Careful when doing this with GPU clients running on Vista or Win7 and possibley XP. I have a similar setup, and when I remote into the computers, it causes the client to kill the work unit with an EUE, and you lose any work that has been done on the work unit.  It will cause the client to go into a loop where it will try to continue with a new WU, which will also get a EUE, and after it does that for a while the client will flag your machine as unstable and pause work for 24 hours.

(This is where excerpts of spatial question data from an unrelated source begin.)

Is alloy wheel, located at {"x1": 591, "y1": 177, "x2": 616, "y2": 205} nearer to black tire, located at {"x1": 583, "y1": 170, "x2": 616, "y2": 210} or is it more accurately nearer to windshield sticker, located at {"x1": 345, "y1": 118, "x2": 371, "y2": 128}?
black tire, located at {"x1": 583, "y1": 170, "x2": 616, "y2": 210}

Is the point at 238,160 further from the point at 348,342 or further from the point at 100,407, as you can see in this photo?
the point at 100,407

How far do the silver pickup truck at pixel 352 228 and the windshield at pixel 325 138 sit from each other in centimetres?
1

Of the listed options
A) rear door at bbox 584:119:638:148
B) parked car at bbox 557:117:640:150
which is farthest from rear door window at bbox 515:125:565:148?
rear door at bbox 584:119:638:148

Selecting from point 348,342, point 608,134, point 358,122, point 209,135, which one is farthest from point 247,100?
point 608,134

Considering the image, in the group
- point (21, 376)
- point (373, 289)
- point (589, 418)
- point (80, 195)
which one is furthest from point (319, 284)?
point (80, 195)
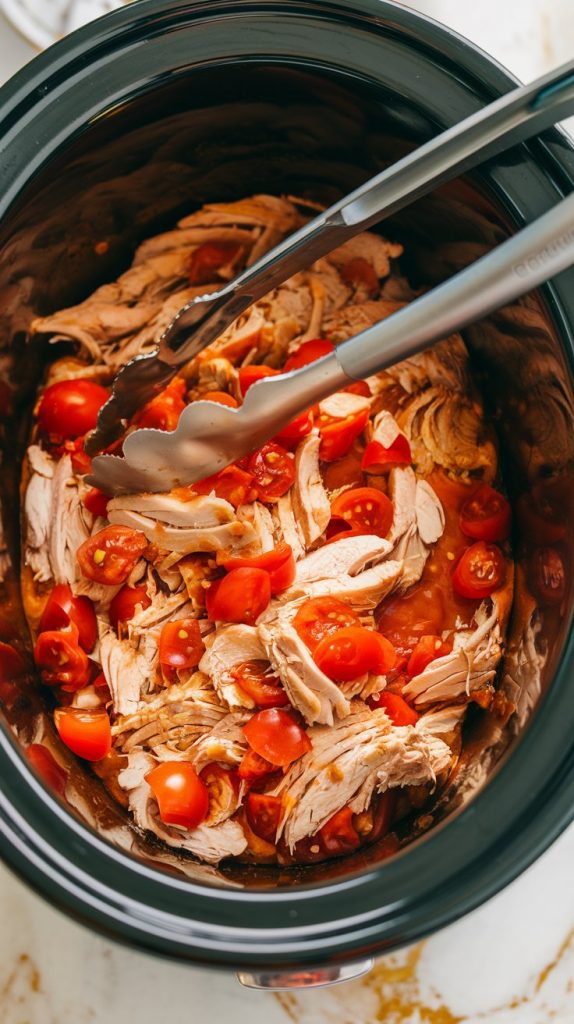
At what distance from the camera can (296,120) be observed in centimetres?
176

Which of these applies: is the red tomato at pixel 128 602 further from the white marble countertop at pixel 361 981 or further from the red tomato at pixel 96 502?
the white marble countertop at pixel 361 981

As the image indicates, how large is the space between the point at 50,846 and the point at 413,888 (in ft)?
1.78

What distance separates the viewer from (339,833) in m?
1.62

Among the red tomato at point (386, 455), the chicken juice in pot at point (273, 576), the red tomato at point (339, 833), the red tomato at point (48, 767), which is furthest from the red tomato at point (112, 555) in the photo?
the red tomato at point (339, 833)

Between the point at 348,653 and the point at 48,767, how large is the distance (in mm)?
562

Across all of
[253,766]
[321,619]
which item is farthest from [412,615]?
[253,766]

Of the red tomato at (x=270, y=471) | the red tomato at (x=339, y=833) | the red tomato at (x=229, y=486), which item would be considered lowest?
the red tomato at (x=339, y=833)

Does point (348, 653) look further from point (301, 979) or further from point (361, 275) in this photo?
point (361, 275)

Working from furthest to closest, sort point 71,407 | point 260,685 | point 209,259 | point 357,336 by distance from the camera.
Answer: point 209,259 → point 71,407 → point 260,685 → point 357,336

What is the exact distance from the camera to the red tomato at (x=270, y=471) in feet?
5.88

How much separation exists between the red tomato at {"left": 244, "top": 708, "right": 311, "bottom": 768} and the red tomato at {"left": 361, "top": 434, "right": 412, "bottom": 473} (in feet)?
1.78

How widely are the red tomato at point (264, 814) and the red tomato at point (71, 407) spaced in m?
0.83

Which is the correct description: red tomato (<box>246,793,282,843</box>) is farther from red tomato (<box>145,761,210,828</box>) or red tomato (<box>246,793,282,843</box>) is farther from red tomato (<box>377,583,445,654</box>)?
red tomato (<box>377,583,445,654</box>)

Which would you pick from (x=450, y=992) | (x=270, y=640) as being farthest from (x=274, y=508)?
(x=450, y=992)
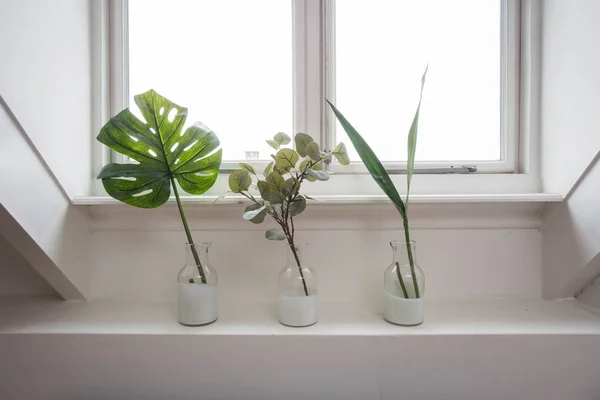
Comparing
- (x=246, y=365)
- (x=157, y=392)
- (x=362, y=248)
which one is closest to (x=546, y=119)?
(x=362, y=248)

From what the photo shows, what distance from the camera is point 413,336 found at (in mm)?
686

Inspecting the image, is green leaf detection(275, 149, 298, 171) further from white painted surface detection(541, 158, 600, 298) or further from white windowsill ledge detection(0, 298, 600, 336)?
white painted surface detection(541, 158, 600, 298)

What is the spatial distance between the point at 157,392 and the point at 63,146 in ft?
2.13

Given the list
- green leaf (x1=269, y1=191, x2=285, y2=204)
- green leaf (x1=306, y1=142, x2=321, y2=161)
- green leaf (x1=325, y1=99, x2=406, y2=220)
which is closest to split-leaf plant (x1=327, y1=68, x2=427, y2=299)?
green leaf (x1=325, y1=99, x2=406, y2=220)

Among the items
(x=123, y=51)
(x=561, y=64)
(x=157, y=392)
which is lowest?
(x=157, y=392)

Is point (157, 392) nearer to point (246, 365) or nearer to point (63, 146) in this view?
point (246, 365)

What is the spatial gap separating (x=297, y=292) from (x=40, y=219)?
0.62m

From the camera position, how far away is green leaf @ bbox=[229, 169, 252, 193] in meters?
0.69

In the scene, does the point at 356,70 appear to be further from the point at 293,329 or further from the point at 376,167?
the point at 293,329

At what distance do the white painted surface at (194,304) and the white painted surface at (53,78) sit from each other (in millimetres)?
416

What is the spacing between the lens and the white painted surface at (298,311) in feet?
2.38

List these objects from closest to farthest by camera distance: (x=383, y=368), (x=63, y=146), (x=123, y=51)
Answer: (x=383, y=368) → (x=63, y=146) → (x=123, y=51)

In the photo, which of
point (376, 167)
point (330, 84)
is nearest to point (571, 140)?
point (376, 167)

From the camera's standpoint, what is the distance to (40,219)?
71 centimetres
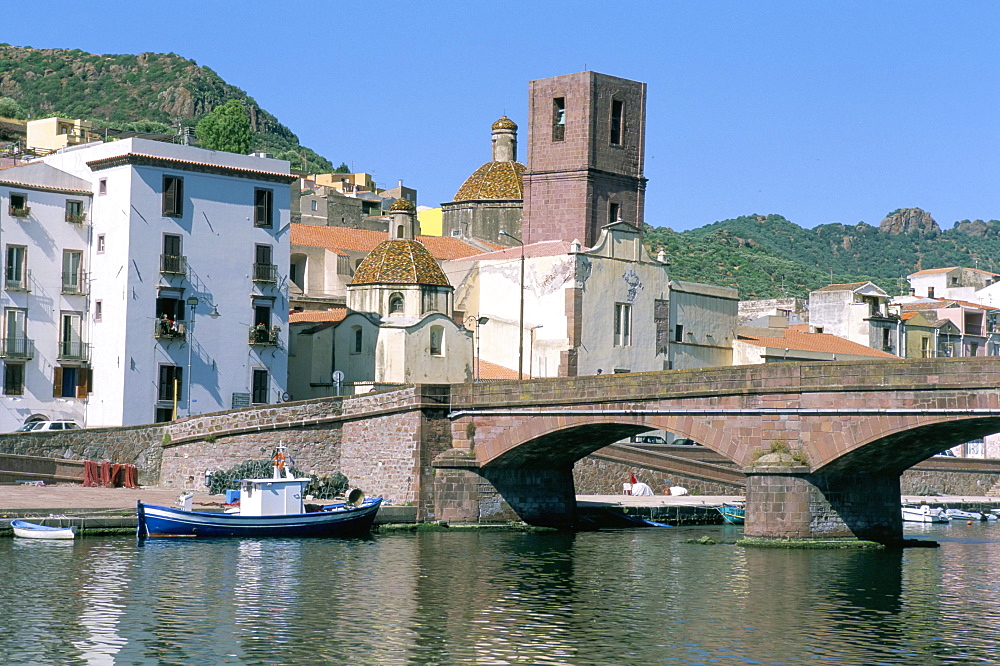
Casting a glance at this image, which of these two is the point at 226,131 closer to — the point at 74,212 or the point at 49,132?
the point at 49,132

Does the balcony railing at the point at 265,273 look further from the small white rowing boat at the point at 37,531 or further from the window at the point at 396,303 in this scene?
the small white rowing boat at the point at 37,531

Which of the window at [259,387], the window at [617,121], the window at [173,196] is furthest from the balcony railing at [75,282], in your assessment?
the window at [617,121]

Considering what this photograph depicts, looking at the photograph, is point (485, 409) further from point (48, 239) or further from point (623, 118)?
point (623, 118)

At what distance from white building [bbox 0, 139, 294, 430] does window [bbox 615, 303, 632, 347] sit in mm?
21469

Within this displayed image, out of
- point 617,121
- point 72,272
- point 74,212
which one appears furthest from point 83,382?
point 617,121

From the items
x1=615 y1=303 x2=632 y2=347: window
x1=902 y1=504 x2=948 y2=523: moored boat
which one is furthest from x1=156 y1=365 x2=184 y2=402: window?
x1=902 y1=504 x2=948 y2=523: moored boat

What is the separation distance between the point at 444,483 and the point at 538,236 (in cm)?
3432

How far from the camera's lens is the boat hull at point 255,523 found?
45094mm

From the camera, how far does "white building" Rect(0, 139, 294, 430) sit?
212ft

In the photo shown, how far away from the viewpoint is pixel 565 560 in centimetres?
4400

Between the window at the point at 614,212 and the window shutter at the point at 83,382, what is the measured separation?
31.4m

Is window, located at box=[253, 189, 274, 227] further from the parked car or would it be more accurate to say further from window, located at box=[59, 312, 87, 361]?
the parked car

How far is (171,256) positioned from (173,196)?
267 cm

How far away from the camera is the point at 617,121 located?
277ft
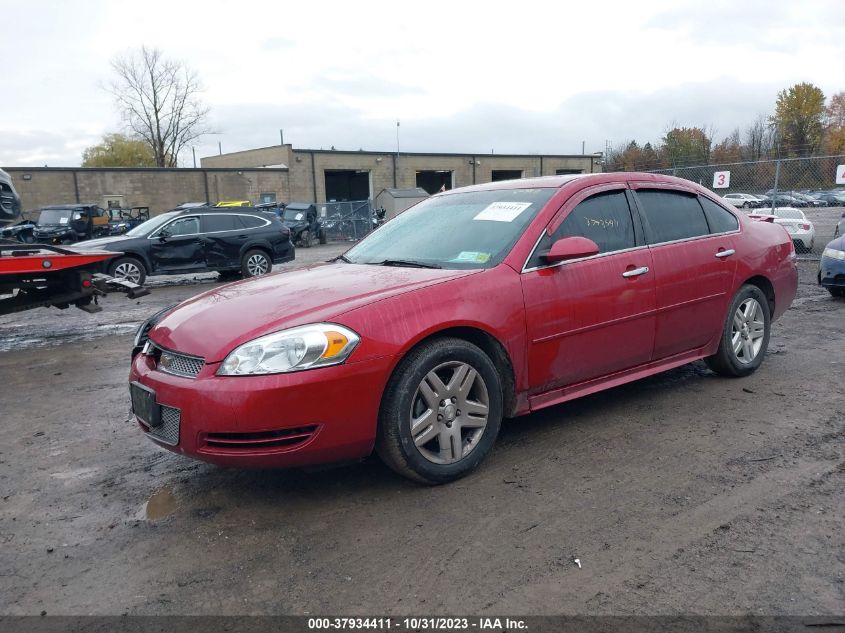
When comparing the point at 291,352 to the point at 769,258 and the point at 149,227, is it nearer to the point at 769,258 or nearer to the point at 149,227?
the point at 769,258

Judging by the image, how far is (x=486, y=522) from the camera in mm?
3102

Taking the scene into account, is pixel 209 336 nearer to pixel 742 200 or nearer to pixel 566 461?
pixel 566 461

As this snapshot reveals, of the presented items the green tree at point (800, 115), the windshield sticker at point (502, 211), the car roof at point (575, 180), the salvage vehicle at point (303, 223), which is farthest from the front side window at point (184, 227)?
the green tree at point (800, 115)

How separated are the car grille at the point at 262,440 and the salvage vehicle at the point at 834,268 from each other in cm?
868

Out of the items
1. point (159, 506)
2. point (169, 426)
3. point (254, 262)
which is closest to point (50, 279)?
point (159, 506)

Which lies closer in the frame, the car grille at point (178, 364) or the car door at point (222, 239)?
the car grille at point (178, 364)

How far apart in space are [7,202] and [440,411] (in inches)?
242

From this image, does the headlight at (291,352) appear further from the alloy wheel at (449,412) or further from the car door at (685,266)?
the car door at (685,266)

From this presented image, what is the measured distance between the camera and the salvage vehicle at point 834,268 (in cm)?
914

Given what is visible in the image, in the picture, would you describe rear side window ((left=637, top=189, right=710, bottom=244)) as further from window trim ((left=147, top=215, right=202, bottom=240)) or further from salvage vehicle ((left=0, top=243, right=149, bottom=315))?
window trim ((left=147, top=215, right=202, bottom=240))

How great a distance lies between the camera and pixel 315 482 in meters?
3.62

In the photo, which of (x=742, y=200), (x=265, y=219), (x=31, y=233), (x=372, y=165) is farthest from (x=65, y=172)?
(x=742, y=200)

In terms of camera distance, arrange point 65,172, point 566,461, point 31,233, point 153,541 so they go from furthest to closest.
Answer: point 65,172 → point 31,233 → point 566,461 → point 153,541

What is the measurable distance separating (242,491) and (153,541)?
0.57 m
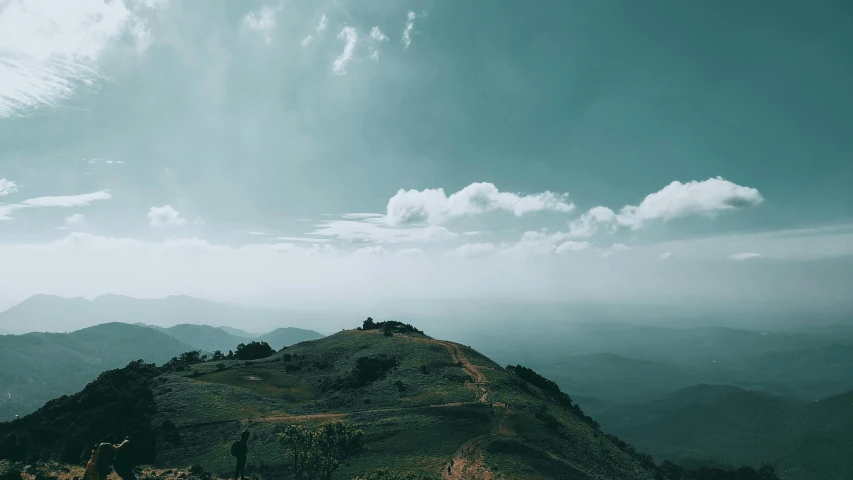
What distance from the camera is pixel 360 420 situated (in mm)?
67625

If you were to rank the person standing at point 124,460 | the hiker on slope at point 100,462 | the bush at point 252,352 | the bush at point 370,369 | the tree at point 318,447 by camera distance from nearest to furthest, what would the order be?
the hiker on slope at point 100,462
the person standing at point 124,460
the tree at point 318,447
the bush at point 370,369
the bush at point 252,352

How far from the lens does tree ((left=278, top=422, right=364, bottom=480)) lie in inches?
1871

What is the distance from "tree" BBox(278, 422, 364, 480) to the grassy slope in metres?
4.36

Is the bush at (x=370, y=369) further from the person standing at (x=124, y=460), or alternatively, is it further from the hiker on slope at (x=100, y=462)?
the hiker on slope at (x=100, y=462)

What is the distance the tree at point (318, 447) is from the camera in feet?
156

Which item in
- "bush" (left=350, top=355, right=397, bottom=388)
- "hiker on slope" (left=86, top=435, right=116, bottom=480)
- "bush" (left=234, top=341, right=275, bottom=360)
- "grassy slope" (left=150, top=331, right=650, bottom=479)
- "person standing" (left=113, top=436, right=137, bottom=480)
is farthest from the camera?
"bush" (left=234, top=341, right=275, bottom=360)

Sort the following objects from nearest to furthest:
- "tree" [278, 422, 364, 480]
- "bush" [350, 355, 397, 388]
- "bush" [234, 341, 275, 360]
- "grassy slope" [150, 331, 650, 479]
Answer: "tree" [278, 422, 364, 480] → "grassy slope" [150, 331, 650, 479] → "bush" [350, 355, 397, 388] → "bush" [234, 341, 275, 360]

It has to do with Windows disabling the physical graphics card when you start a remote session, and using a virtual graphics card.

More Info here:
http://foldingforum.org/viewtopic.php?f=50&t=6442


----------



## DRDNA (Sep 13, 2009)

lol I just tried the GPU client and wow tallk about about heat and wattage ...LOL 
I could nt figure how to get it to run on all 4 GPU's ...only could get it running on main gpu

WOW you folders MUST be Rich as this is a wattage sucker upper!


----------



## BUCK NASTY (Sep 13, 2009)

Re-opened. Let's see if it auto-locks again.


----------



## El Fiendo (Sep 14, 2009)

Heh, this is what I was referring to in the PM Buck. I thought some serious stuff had gone down and locked the F@H main thread.


----------



## erocker (Sep 14, 2009)

I've never heard of threads getting "auto-locked." I'm sure somebody locked it. Don't know who, but it doesn't make sense. The original thread should be stickied.


----------



## theonedub (Sep 15, 2009)

I honestly though my comment about my PDA and remote desktop caused the lock  I was thinking "it was on topic wasn't it?" lol


----------



## PaulieG (Sep 15, 2009)

erocker said:


> I've never heard of threads getting "auto-locked." I'm sure somebody locked it. Don't know who, but it doesn't make sense. The original thread should be stickied.



Yeah Buck, I would sticky the thread asap.


----------